I did pay $56 to get that twisted aluminum hard line repaired, that was the biggest expense and turned out to be worth it. So, that's less than $150 for a complete system overhaul and conversion. I call that a win. Labor at a shop would likely have pushed the job over $1000.






weitrhino

#7
UPDATE:

I ran the A/C the other day just to test. It was fairly warm out but by no means hot, yet the A/C ran full chilly. I'd had some concern over possible leakage over the winter, but nope. It seems solid for the upcoming season.

weitrhino

#8
Never count your chickens, they say.

It's getting good and hot in Texas and when I tried pushing the A/C switch nothing happened. Zero response.

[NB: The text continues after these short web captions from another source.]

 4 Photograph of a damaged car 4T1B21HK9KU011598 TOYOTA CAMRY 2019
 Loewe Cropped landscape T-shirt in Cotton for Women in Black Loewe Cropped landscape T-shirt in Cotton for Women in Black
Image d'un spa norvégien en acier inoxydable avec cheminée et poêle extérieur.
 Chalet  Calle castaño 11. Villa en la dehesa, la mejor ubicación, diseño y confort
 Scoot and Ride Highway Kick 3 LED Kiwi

I've been pouring over the electrical diagrams for the A/C system.....fuses ok, relay functioning, fan works....and then I found the high pressure valve was somehow loose. I'm pretty sure the system has depressurized and lost the refrigerant. If I'm reading the schematic correctly then the loss of pressure causes the low pressure switch on the receiver/drier to remain open which interrupts powering the relay for the compressor.

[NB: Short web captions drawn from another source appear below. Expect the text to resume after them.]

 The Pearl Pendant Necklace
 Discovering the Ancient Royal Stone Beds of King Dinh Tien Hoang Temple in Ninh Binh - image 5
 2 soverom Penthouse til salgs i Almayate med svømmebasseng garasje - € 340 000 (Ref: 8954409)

I really don't want to screw around with parts stores and their semi-functioning gauge sets and vacuum pumps. This time I'll just go to a shop for a recharge.

Wonderingraven

oh, cool stuff I am about to convert my ca20 car that has no ac with ac soon.
Hacker | Streamer | Gamer | Drifter
1987 - Project: Zombie Ritual
1986 - Project: Serenity

rednucleus

I have a compressor from an 86, not sure if any other a/c scraps if you are interested

weitrhino

Quote from: rednucleus on 03:53:54 PM / 07-Jun-20
I have a compressor from an 86, not sure if any other a/c scraps if you are interested


Thanks although my A/C system is actually from an 84 which used a different compressor that has the high and low pressure sides reversed.

Wonderingraven

I have an compressor 85, I am not sure if that is when they changed it over or not?
Hacker | Streamer | Gamer | Drifter
1987 - Project: Zombie Ritual
1986 - Project: Serenity

weitrhino

Quote from: Wonderingraven on 06:17:09 PM / 07-Jun-20
I have an compressor 85, I am not sure if that is when they changed it over or not?

85 was the change. I have FSMs for both years. Although my car is an 85 the A/C was dealer added from what they had on the shelf, I bet.